*INSTRUCTIONS FOR THE TASK*:
Pick out every line in the records below that contains the word "appear".

*DATA SHOWN*:
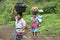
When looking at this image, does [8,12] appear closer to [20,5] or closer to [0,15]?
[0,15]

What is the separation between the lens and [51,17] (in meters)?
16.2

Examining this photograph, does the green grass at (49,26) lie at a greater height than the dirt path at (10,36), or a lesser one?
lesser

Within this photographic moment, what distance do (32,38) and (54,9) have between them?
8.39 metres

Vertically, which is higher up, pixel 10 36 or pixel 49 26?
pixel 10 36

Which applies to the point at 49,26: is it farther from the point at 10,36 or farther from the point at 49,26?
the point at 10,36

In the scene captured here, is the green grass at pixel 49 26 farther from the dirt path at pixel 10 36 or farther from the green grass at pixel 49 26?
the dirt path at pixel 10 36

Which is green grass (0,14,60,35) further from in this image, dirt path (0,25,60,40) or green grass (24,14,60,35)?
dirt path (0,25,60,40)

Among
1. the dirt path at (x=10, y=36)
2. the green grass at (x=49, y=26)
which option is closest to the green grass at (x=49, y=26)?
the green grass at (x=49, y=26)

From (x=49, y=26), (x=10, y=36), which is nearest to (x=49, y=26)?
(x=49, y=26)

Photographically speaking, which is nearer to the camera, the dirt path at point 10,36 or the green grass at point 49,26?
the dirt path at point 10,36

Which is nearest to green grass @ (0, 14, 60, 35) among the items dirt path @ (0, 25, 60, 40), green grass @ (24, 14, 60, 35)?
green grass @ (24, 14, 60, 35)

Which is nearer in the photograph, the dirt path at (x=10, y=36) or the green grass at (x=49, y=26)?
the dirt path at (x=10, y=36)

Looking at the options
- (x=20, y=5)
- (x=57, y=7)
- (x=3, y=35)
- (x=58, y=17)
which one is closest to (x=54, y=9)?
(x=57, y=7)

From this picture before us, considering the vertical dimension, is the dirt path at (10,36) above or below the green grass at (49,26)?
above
--
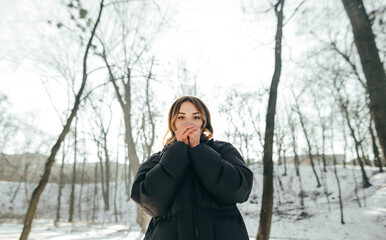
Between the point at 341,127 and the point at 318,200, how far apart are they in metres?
==
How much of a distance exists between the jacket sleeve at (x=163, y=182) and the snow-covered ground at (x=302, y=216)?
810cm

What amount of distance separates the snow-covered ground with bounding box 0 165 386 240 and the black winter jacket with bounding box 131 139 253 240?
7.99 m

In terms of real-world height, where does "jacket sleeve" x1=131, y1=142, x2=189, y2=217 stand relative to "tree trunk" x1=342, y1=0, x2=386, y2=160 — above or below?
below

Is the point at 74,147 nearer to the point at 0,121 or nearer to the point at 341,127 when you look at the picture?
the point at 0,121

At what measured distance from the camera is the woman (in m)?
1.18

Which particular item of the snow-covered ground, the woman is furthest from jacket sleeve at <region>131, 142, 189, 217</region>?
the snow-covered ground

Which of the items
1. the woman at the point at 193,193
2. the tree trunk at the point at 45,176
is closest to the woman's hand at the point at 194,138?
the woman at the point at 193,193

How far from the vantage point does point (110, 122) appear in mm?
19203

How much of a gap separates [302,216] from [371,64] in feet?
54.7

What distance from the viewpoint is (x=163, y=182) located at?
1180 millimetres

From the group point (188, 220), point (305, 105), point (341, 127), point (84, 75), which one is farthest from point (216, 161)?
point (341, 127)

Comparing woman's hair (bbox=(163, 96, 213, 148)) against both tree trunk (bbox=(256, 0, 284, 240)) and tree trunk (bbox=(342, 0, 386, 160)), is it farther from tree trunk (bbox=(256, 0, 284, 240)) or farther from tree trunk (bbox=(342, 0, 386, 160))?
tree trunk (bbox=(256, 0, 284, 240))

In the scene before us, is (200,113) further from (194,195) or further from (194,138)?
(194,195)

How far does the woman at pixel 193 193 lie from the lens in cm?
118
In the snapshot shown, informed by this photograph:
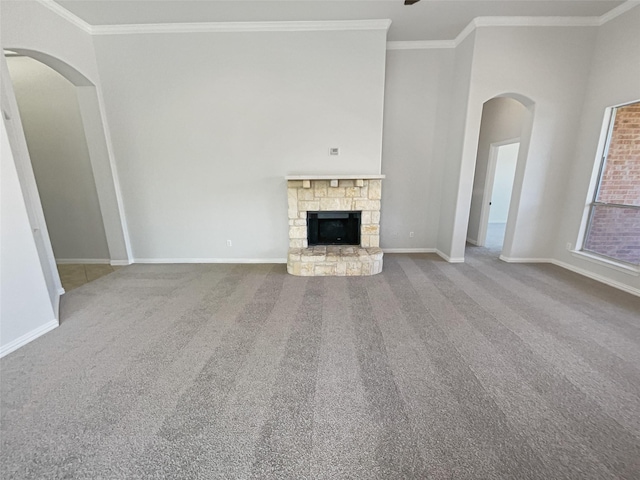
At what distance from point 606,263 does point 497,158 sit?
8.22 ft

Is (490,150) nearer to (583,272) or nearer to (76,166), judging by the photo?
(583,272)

*RESPONSE TO THE EXERCISE*:
When looking at this image, does [8,12] appear closer to [20,5] or closer to [0,15]?
How far from the vantage point does point (110, 122) appear in mm?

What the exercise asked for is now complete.